-- Page extract --

┄┄┄┄┄┄

March 17, 2016

Jesus mythicism and better ideas

I'm on record at this blog and my main blog as challenging the thought processes and intellectual level of the leading current crop of Jesus mythicists, or Jesus denialists, as I've called them.

Even the best of them are but second-rate in terms of actual biblical scholarship, and those below the level of the best aren't actual biblical scholars.

That said, I've also said that, while I reject the Jesus denialists — in part because for most of them, their pseudointellectual claims are part of broader Gnu Atheism — I don't reject Jesus mythicism in general tout court.

First, I should note that there's mythicism in the narrow sense, and there's mythicism in a broader sense.

The narrow sense is that the "protagonist" of the New Testament is entirely fictional.

The broader sense is that the Jesus of the Christian New Testament is a somewhat "true to life" character; that is, no such person existed with the alleged historic framework we are presented, but one (or more) people did exist upon whom the Jesus character was based. (I've also said that issues with mythicist claims need to be separated from issues with Gnu Atheism; not all mythicists are Gnus.)

I myself have wondered if Jesus wasn't based on one of the 800 Pharisees crucified by Alexander Jannaeus. That gives the Jesus story an extra century of development time. Combine that with just a 10-15 percent growth rate per decade, far less than what Christianist (sic) sociologist Rodney Stark has postulated — a 40 percent growth rate — and Christianity could be one-quarter of the Roman Empire, setting aside extra-Imperial growth in the Sassanid lands, Armenia, Georgia, and elsewhere, by the time of Constantine. That would be enough to make it influential, yet leave large swaths of the Empire pagan then, and fair amounts still that way a century later.

Said Jesus the Pharisee could have founded a school, like Hillel or Shammai, but perhaps more syncretistic or something.

Or, even a Jesus who lived just half a century before the actual — rather than being born shortly before Herod died, being killed at Herod's hands at about that time.

Now, as far as supporting something like this, rather than making arguments from silence that backfire because they could be used against all sorts of figures of antiquity, or other nonsense, just a couple of passages from Paul suffice to make some sort of mythicism at least plausible.

The first is Galatians 4:4, which reads:
But when the set time had fully come, God sent his Son, born of a woman, born under the law...

Before going down the exegetical road, several points must be laid out.

For the totally unaware, that is that Paul was writing some 20 years ahead of Mark, and at least 35, in my opinion, or more, ahead of Matthew, and probably 45 or more ahead of Luke. Galatians was either Paul's first letter, or his second, after 1 Thessalonians, written just after 50 CE.

So, we can't assume that Paul meant Jesus was born of Mary.

That verse above is the only thing in either the genuine OR pseudepigraphal Pauline letters where we hear about a detail of a physical Jesus, other than "you proclaim the Lord's death until he returns" in 1 Corinthians at the end of Paul establishing the Eucharist.

┄┄┄┄┄┄

-- Record excerpts --
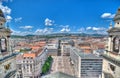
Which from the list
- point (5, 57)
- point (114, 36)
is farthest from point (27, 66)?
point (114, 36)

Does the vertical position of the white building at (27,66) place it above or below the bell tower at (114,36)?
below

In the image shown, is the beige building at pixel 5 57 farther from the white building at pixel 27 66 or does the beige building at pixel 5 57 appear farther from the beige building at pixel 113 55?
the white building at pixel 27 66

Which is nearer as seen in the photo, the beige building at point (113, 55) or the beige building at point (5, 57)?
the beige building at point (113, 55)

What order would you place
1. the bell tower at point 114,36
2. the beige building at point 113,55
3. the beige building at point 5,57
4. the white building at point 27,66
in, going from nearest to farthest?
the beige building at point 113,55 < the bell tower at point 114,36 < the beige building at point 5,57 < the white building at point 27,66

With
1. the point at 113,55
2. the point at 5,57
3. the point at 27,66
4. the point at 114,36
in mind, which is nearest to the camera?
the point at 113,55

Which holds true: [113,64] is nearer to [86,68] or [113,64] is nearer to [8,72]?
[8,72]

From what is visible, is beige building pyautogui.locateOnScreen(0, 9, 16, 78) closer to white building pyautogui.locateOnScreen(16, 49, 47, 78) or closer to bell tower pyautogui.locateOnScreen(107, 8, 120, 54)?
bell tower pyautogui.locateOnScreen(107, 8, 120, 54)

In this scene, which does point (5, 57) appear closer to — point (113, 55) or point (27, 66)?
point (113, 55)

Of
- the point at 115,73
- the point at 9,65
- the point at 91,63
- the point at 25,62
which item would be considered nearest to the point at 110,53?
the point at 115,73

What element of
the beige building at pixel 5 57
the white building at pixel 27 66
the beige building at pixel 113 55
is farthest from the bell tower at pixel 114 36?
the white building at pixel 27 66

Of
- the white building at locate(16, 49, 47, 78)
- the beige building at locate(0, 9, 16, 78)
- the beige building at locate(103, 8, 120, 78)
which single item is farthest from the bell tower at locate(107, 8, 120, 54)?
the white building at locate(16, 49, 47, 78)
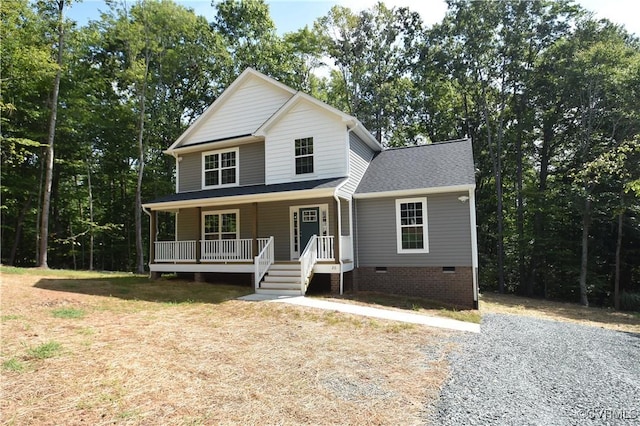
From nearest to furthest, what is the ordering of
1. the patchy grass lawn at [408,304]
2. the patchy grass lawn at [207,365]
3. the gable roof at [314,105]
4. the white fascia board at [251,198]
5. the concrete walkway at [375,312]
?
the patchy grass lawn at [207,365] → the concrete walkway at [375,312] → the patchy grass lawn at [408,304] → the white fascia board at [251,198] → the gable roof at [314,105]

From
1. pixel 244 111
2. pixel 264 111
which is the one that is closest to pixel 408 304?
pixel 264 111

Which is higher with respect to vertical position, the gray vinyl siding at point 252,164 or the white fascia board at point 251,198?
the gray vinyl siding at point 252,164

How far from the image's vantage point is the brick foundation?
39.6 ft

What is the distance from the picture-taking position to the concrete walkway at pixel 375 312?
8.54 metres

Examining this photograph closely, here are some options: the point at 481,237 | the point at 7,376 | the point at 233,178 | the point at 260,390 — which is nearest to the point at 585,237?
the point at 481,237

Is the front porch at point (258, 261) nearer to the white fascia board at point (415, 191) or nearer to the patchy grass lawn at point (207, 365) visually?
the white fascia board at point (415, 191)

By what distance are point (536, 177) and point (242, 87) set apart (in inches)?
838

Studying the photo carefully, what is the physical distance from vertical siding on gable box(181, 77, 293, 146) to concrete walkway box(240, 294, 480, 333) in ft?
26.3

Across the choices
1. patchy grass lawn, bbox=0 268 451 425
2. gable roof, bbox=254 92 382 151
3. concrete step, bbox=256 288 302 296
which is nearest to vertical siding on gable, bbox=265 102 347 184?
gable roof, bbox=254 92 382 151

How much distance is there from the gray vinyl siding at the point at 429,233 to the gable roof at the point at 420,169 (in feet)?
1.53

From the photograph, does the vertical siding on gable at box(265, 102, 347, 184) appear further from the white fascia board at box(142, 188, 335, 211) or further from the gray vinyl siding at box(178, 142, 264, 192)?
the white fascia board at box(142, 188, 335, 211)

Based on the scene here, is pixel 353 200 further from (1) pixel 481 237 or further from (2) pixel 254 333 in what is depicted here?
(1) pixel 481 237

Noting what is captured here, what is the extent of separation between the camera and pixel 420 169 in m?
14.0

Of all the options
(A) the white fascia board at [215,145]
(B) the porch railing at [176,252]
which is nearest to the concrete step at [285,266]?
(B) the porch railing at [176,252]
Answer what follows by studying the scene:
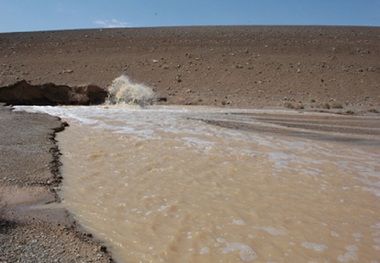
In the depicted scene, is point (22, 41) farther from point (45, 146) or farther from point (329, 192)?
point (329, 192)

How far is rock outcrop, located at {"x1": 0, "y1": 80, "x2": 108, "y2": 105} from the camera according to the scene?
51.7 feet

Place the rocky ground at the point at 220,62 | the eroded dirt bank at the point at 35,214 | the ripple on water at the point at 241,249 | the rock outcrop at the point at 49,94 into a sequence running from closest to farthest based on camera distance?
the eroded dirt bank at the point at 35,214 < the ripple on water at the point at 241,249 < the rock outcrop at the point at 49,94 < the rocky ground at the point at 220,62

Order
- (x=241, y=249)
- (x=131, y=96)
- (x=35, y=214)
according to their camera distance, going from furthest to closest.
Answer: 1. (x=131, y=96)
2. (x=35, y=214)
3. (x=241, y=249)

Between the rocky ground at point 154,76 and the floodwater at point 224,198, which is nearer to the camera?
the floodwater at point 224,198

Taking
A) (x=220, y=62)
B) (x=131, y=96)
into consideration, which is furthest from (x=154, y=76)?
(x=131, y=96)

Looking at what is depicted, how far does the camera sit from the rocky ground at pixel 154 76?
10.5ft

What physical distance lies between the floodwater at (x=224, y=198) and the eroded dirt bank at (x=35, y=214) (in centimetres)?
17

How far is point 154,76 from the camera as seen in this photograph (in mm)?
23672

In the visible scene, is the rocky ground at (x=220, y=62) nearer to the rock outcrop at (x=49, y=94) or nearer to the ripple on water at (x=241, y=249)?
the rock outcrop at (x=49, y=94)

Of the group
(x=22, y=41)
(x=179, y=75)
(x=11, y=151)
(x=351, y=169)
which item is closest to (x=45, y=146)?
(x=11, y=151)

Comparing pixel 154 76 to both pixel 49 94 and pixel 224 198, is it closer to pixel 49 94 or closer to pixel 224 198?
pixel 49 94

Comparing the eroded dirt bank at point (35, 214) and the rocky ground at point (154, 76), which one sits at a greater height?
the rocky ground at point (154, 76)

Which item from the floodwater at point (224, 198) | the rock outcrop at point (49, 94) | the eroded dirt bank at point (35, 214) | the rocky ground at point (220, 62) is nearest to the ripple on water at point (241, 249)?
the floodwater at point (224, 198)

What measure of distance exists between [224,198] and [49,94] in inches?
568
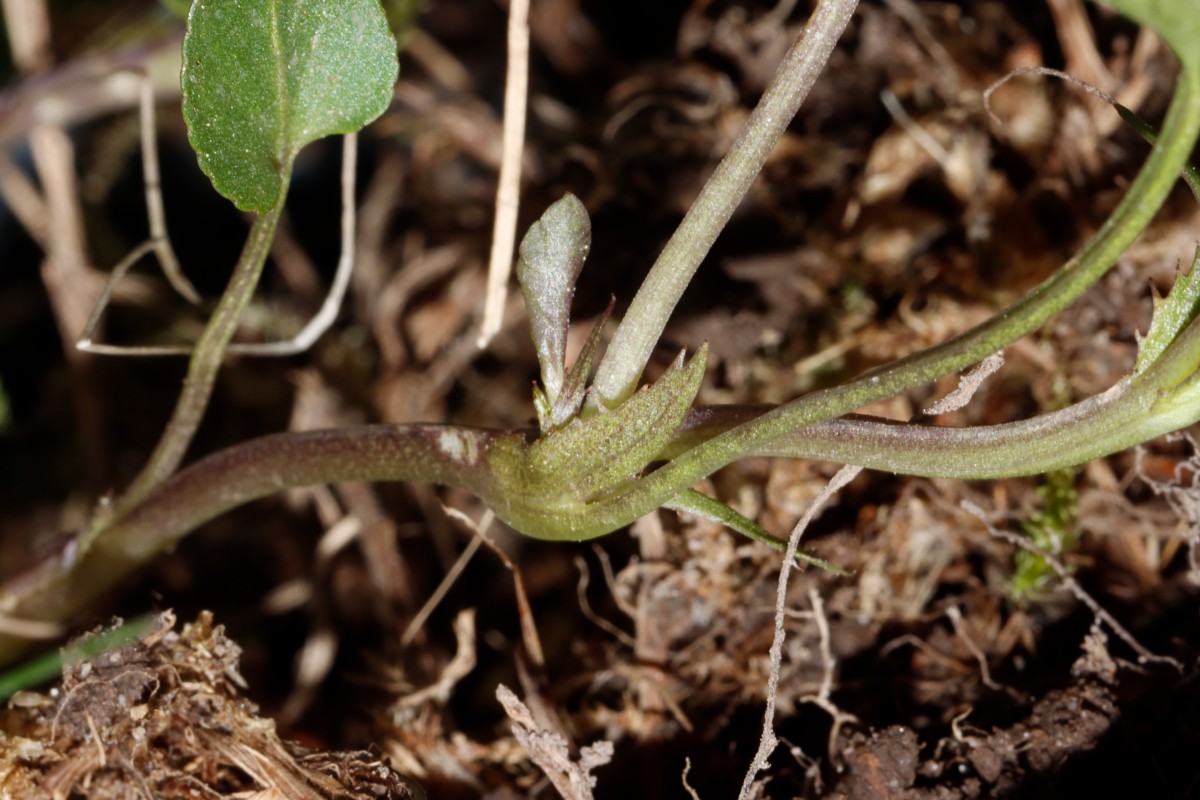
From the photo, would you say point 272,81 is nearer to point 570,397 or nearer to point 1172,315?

┄┄┄┄┄┄

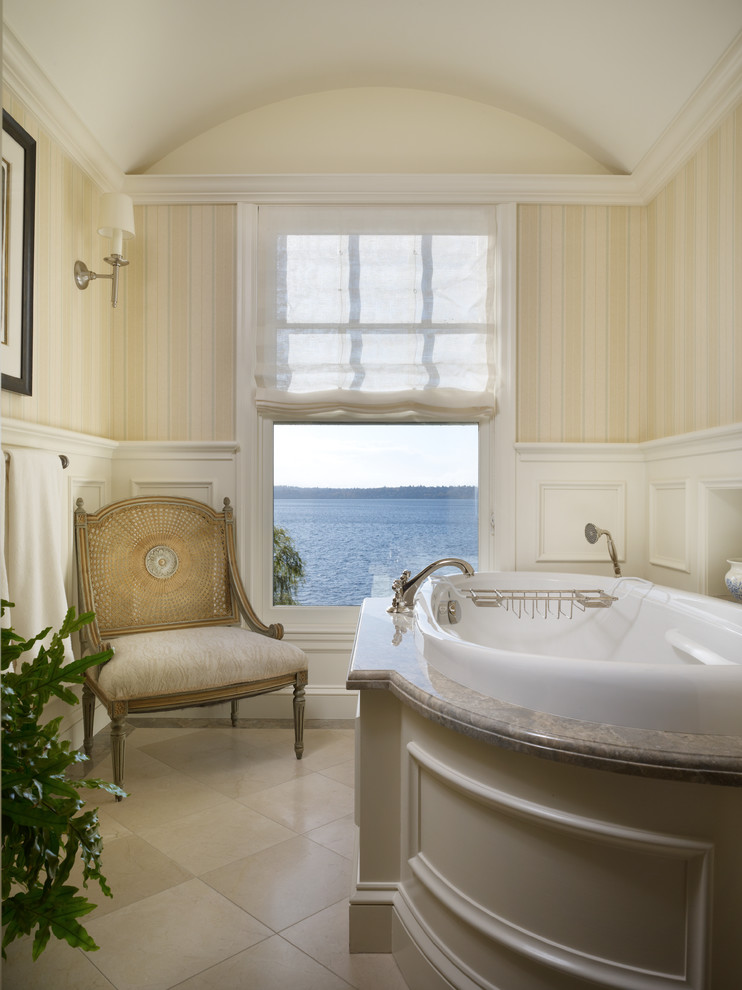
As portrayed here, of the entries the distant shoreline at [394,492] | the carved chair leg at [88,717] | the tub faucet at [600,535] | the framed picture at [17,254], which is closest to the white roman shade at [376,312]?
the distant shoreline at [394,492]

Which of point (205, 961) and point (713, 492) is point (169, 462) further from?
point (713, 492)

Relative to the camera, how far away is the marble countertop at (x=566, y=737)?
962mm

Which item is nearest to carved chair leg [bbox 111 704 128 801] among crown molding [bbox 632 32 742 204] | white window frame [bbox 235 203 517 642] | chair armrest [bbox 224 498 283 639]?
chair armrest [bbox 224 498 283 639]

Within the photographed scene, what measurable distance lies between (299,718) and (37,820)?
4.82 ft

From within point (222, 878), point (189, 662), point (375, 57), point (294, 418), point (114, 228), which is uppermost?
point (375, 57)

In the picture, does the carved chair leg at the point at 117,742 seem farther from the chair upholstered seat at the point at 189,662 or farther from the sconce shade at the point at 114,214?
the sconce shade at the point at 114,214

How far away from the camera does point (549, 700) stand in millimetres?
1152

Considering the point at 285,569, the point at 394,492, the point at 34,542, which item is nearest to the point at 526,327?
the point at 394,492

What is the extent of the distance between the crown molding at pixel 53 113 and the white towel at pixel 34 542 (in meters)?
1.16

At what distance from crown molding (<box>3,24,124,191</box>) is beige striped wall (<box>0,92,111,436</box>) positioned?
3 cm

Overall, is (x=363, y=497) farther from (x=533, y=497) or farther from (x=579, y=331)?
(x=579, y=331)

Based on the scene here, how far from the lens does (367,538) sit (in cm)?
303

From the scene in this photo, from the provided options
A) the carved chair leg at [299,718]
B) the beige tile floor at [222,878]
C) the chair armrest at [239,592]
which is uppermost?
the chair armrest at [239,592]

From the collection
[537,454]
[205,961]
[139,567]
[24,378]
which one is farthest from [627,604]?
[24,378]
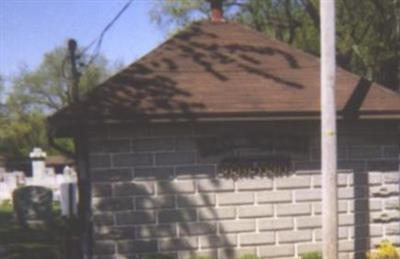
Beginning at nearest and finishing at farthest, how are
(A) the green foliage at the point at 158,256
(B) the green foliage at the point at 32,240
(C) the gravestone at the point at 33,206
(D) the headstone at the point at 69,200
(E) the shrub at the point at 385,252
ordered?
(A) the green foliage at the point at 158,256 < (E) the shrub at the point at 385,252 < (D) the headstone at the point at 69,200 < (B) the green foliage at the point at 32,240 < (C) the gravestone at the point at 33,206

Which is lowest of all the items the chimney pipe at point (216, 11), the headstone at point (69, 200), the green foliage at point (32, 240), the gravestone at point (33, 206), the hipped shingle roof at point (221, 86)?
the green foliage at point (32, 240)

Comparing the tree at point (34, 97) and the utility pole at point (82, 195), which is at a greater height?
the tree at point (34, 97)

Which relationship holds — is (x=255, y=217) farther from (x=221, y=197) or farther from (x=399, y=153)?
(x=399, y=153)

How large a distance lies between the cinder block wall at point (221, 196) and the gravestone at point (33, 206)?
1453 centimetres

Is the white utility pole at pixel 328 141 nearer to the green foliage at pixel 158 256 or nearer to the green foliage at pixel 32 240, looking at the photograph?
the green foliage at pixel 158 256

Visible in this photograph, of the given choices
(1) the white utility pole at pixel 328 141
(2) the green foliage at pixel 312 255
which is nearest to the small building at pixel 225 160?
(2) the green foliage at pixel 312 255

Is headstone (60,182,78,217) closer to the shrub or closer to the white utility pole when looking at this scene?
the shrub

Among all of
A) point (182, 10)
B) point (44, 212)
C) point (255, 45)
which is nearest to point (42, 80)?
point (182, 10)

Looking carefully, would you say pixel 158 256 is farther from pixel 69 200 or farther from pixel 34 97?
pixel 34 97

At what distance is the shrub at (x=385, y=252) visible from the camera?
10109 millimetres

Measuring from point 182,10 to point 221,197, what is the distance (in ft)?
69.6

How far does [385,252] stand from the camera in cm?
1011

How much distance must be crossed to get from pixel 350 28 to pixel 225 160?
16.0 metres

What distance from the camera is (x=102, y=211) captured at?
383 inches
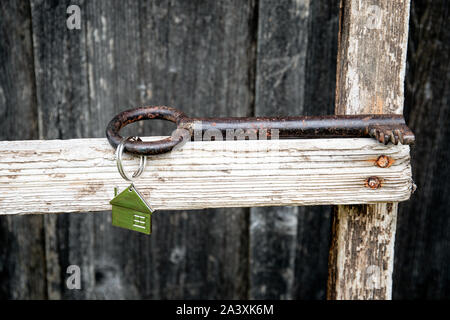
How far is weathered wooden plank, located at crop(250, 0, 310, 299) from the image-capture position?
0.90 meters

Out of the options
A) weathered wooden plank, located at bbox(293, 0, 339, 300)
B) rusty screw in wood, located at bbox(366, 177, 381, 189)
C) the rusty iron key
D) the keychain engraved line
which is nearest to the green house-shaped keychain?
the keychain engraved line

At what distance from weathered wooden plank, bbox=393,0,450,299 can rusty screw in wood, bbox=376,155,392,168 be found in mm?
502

┄┄┄┄┄┄

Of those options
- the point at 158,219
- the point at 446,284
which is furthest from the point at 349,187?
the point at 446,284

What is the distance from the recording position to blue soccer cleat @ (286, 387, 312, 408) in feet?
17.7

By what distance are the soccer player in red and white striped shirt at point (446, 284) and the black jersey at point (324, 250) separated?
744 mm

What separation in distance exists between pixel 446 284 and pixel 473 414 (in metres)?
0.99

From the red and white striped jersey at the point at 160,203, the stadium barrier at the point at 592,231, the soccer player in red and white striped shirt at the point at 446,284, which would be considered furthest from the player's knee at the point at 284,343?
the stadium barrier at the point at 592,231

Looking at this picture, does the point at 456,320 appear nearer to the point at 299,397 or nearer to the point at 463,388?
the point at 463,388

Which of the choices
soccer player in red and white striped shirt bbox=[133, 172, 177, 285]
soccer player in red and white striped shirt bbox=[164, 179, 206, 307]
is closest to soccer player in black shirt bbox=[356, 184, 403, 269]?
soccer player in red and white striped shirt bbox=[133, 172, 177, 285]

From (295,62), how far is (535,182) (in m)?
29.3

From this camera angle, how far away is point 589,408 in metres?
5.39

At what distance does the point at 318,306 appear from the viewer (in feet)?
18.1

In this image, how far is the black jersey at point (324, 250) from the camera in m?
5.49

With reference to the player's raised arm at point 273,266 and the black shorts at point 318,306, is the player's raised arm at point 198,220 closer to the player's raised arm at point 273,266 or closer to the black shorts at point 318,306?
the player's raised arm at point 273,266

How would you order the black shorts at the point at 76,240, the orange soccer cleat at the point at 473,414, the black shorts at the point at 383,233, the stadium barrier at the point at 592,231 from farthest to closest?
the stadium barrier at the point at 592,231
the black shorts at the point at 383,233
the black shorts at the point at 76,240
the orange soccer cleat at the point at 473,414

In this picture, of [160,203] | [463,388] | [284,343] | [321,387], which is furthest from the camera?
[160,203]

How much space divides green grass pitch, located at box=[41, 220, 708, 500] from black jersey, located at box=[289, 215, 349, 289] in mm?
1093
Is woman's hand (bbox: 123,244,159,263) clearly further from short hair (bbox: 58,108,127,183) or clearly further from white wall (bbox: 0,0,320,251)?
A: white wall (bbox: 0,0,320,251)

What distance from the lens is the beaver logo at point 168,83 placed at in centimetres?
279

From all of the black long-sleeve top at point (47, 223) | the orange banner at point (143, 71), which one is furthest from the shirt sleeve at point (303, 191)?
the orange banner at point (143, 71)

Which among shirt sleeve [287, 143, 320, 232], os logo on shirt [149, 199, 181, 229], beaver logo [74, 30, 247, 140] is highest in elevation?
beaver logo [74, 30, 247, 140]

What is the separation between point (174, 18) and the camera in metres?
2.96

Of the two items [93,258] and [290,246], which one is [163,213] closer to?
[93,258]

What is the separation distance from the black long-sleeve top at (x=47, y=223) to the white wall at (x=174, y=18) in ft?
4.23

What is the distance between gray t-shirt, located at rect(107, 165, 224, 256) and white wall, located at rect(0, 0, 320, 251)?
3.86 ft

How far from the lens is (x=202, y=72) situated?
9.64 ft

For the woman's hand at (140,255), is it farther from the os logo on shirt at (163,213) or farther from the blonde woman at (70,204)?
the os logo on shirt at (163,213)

┄┄┄┄┄┄

-- Goal --
From the post on Jesus mythicism, repeat the passage that begins with the words "I myself have" and stops after the words "a century later.".

-- Result of this task --
I myself have wondered if Jesus wasn't based on one of the 800 Pharisees crucified by Alexander Jannaeus. That gives the Jesus story an extra century of development time. Combine that with just a 10-15 percent growth rate per decade, far less than what Christianist (sic) sociologist Rodney Stark has postulated — a 40 percent growth rate — and Christianity could be one-quarter of the Roman Empire, setting aside extra-Imperial growth in the Sassanid lands, Armenia, Georgia, and elsewhere, by the time of Constantine. That would be enough to make it influential, yet leave large swaths of the Empire pagan then, and fair amounts still that way a century later.